Another factor of integer polynomials with minimal integrals

TL;DR

This paper studies integer polynomials with minimal integrals over [0,1], showing infinitely many are divisible by a specific polynomial, improving previous results on polynomial divisibility related to prime distributions.

Contribution

It proves the existence of infinitely many polynomials in S_N divisible by (x^3(1-x)^2)^{⌊N/6⌋}, advancing prior work with a higher-degree polynomial.

Findings

Infinitely many polynomials in S_N are divisible by (x^3(1-x)^2)^{⌊N/6⌋}.

Improves previous divisibility results by using a higher-degree polynomial.
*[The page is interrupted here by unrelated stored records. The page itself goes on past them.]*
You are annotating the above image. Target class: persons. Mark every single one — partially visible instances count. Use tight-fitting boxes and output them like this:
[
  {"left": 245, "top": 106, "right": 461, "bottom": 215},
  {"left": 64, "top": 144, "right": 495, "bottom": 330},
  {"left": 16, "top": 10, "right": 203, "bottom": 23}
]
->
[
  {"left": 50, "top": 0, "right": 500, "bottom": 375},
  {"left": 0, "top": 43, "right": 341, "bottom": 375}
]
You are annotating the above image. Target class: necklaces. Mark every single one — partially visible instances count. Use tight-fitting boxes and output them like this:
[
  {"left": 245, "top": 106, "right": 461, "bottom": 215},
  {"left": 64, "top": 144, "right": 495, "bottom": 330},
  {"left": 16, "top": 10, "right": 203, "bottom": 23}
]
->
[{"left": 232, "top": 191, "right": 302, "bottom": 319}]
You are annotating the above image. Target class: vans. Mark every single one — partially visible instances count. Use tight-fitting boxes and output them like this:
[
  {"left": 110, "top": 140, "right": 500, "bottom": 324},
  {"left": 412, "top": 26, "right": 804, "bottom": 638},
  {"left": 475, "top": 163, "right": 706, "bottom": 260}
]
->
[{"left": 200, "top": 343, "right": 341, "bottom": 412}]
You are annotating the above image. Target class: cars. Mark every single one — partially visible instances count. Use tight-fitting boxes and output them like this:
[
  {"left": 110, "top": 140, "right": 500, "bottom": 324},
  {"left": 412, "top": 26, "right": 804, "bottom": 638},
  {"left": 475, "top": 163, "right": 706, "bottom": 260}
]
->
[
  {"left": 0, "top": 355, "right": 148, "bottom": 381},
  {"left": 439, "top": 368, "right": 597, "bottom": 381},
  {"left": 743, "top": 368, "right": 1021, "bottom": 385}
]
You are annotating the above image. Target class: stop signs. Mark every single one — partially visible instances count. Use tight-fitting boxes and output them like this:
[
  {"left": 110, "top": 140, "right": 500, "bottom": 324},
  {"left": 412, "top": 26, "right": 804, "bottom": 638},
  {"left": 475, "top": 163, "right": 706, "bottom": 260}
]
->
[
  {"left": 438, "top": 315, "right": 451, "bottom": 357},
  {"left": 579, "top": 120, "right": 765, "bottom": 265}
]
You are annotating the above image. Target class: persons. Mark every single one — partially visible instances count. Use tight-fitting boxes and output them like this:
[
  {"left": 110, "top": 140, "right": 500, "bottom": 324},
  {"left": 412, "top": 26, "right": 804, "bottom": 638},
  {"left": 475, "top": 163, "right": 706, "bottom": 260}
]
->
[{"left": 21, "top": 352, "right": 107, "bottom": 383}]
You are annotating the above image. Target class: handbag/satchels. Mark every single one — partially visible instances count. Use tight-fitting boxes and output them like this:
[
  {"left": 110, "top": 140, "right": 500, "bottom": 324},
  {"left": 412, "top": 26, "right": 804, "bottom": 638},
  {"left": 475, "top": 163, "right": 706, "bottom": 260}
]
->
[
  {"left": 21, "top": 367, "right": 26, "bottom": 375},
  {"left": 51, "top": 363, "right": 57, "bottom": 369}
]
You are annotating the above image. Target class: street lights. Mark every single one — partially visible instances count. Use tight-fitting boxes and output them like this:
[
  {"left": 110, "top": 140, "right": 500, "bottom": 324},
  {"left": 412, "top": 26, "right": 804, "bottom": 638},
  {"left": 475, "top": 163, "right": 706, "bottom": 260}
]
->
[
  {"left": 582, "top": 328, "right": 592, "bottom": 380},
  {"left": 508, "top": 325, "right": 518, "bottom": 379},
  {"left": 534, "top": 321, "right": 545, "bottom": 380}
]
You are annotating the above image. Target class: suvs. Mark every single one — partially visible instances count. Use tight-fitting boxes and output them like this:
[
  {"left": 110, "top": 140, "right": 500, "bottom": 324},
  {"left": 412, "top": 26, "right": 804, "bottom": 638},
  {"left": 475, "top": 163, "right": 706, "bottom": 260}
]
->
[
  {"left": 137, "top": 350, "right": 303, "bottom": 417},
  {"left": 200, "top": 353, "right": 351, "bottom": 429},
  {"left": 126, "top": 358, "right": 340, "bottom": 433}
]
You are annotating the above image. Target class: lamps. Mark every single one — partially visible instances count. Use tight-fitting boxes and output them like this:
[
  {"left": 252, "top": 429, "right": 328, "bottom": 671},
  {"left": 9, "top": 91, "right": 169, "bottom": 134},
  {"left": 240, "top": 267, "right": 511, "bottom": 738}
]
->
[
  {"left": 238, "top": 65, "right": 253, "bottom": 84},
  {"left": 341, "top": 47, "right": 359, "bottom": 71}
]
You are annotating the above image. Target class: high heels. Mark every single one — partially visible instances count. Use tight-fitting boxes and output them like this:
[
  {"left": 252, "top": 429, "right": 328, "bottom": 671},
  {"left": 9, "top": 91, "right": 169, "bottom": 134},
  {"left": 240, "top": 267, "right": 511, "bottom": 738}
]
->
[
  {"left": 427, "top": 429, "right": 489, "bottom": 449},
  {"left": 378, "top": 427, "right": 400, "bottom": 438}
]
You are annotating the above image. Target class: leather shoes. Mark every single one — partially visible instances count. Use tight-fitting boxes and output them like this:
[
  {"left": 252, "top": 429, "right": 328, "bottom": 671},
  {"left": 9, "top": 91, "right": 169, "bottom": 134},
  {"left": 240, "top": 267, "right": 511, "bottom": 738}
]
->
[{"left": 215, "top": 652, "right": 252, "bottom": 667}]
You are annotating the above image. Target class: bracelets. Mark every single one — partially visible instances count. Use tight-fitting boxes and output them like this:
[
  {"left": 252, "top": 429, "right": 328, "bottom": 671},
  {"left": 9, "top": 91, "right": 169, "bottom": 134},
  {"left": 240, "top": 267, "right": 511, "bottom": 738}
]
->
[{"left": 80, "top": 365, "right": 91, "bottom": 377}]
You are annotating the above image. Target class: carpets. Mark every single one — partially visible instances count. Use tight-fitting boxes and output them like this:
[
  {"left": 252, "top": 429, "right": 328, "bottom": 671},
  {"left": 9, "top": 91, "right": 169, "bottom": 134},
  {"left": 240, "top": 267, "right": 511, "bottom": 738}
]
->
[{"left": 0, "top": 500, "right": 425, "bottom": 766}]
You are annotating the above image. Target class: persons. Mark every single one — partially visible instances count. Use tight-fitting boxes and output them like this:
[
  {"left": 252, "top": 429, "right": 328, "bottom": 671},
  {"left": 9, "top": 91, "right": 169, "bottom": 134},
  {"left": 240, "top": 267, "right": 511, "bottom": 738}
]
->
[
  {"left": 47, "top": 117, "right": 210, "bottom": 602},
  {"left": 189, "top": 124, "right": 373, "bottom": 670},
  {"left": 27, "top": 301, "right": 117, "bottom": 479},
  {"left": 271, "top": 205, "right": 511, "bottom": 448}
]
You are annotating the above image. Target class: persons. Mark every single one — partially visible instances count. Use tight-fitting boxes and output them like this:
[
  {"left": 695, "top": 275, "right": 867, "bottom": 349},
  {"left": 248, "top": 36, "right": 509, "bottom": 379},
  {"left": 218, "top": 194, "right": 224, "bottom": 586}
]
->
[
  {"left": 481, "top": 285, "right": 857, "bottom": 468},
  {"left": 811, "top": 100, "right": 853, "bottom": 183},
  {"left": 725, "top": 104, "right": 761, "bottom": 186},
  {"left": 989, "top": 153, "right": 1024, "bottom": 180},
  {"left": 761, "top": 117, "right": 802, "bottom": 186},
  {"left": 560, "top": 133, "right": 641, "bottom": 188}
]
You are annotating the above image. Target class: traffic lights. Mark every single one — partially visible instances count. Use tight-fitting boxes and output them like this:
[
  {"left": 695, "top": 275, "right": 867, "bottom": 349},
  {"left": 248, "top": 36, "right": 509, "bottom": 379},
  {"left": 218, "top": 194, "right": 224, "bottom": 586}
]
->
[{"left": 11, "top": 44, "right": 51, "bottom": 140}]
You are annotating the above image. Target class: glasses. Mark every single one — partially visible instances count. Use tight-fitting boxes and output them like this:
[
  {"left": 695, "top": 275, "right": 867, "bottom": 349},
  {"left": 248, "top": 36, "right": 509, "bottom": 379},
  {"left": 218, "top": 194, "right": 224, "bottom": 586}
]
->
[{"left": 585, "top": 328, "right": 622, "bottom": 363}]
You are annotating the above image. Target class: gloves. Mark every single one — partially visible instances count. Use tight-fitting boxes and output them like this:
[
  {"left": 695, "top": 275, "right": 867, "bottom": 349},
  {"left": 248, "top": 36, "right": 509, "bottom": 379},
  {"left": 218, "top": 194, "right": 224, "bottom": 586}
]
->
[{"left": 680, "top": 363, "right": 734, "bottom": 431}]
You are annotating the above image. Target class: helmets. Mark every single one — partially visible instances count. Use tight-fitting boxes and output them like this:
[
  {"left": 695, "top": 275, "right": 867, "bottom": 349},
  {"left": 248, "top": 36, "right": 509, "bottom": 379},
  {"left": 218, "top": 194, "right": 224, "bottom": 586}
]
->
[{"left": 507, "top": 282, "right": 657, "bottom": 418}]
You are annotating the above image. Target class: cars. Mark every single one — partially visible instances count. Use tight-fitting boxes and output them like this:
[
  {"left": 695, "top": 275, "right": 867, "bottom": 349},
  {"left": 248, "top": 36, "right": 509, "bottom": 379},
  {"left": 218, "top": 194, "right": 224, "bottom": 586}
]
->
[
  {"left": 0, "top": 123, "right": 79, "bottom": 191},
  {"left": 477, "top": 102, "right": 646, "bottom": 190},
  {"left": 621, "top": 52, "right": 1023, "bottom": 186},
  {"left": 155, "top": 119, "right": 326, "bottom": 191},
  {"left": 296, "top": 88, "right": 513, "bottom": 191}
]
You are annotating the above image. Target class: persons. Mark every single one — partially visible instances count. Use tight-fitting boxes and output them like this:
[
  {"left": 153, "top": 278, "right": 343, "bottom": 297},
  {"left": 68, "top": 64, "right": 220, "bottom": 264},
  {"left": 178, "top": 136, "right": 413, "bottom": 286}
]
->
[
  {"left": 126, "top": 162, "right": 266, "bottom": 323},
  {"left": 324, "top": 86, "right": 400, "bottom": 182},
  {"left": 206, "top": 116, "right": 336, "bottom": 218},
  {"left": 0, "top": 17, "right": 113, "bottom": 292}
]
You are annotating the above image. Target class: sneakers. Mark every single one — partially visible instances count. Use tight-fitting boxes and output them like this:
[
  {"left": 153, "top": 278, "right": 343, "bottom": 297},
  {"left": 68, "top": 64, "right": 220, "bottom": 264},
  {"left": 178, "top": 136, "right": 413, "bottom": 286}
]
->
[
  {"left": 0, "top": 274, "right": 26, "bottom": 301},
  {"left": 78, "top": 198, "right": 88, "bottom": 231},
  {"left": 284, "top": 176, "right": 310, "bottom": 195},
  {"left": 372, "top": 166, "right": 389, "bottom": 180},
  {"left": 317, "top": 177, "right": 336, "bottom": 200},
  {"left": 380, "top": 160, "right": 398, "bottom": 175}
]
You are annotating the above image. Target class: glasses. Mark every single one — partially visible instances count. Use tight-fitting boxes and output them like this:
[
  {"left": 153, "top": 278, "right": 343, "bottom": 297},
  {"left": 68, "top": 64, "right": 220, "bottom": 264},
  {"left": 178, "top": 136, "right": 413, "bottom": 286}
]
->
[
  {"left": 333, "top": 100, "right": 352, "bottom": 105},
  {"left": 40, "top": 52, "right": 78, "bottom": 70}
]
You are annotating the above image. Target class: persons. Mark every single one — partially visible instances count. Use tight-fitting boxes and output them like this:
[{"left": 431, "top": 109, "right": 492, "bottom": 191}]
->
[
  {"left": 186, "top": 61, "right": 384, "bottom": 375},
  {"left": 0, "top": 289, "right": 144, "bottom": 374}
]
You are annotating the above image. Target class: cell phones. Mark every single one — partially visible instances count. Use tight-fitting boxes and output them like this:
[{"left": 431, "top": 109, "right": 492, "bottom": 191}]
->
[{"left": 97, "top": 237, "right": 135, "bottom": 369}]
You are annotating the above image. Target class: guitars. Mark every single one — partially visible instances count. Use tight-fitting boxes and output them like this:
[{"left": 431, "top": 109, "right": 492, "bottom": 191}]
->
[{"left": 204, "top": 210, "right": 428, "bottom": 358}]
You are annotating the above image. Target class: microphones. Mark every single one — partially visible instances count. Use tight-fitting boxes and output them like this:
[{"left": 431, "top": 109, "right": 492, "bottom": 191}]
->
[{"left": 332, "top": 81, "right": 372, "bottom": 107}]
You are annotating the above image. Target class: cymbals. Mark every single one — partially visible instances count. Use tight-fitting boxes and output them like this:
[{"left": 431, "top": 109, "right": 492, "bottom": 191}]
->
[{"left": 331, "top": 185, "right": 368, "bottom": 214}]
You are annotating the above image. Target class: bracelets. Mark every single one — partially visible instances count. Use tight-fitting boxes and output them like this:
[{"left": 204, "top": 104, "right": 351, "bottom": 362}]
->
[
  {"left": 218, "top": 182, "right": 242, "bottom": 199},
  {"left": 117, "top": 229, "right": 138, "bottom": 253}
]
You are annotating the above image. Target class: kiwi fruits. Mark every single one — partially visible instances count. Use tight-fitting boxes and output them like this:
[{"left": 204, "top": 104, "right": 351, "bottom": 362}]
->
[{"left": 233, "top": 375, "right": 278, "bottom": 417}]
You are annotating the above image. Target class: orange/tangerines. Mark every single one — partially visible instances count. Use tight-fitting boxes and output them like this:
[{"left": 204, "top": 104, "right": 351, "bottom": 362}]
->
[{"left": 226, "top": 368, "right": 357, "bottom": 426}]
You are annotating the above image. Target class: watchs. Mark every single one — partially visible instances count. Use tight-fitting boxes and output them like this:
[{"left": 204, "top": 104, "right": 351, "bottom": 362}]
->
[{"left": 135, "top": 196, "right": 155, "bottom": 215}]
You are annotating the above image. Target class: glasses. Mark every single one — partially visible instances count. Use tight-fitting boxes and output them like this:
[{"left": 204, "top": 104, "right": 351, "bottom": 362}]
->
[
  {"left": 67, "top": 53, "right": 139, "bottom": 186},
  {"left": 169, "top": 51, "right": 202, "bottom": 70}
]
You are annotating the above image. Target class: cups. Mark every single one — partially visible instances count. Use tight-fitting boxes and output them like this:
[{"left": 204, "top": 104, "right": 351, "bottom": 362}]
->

Connects polynomial divisibility to prime number distribution.

Abstract

Let $N$ be a positive integer and let $S_N$ be the set of polynomials with integer coefficients, degree less than $N$, and minimal positive integral over $[0,1]$. D. Bazzanella initiated the study of $S_N$ because of its relation to the distribution of prime numbers. Indeed, it is possible to prove that $\sum_{p^m \leq N} \log p = -\log \int_0^1 P(x) \mathrm{d} x$ for every $P \in S_N$, where the sum runs over prime numbers $p$ and positive integers $m$ such that $p^m \leq N$. For each real number $t$, let $\lfloor t \rfloor$ denote the maximal integer not exceeding $t$. The main result of this paper states that there exist infinitely many polynomials $P \in S_N$ such that $\big(x^3(1 - x)^2\big)^{\lfloor N / 6 \rfloor}$ divides $P(x)$ in $\mathbb{Z}[x]$. This improves upon a similar result of Sanna, who proved the same claim but with the lower-degree polynomial $\big(x(1-x)\big)^{\lfloor N / 3 \rfloor}$ in place of $\big(x^3(1 - x)^2\big)^{\lfloor N / 6 \rfloor}$.